The Daily San Francisco

San Francisco news, every day

News

How San Francisco's Digital Archives Ended Up Full of the Same Image Twice — And Why Fixing It Took Years

The city's slow reckoning with duplicate image problems in its public-records systems traces back to a decade of rushed digitization, siloed departments, and a tech boom that prioritized speed over data hygiene.

By San Francisco News Desk · Published 4 July 2026, 11:57 am

3 min read

How San Francisco's Digital Archives Ended Up Full of the Same Image Twice — And Why Fixing It Took Years
Photo: Photo by GuiGo Lopes on Pexels

San Francisco's Office of Digital Services confirmed this week that a multi-year audit of the city's public-facing image repositories — spanning the Planning Department's permit portal on South Van Ness Avenue, the Recreation and Parks Department's online inventory, and the SF Public Library's digital collections at Larkin Street — had identified more than 340,000 duplicate image files clogging databases that residents and city workers depend on daily. The cleanup effort, funded through a $2.1 million line item in the Fiscal Year 2025–26 budget, is now formally underway.

The problem matters right now because the city is simultaneously trying to digitize decades of paper records under the California Public Records Act modernization push, while also migrating legacy systems to a new cloud infrastructure managed through a contract with the Department of Technology on Grove Street. Pouring new records into a database that is already swollen with redundant files risks compounding errors, slowing search functions, and increasing storage costs at a moment when the city's tech budget is under intense scrutiny.

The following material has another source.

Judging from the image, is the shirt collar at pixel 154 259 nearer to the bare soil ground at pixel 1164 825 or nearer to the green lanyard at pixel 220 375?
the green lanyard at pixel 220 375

How the Duplicates Piled Up

The roots of the problem stretch to roughly 2013, when departments across city hall began independent digitization sprints with little coordination. The Planning Department scanned permit records at high volume after the post-recession construction boom pushed application numbers past 35,000 per year. Each scanner operator uploaded files to whatever shared drive their supervisor designated. When the city consolidated some of those drives in 2017 under the DataSF program, migration scripts failed to check for existing copies, effectively doubling entire folder trees overnight.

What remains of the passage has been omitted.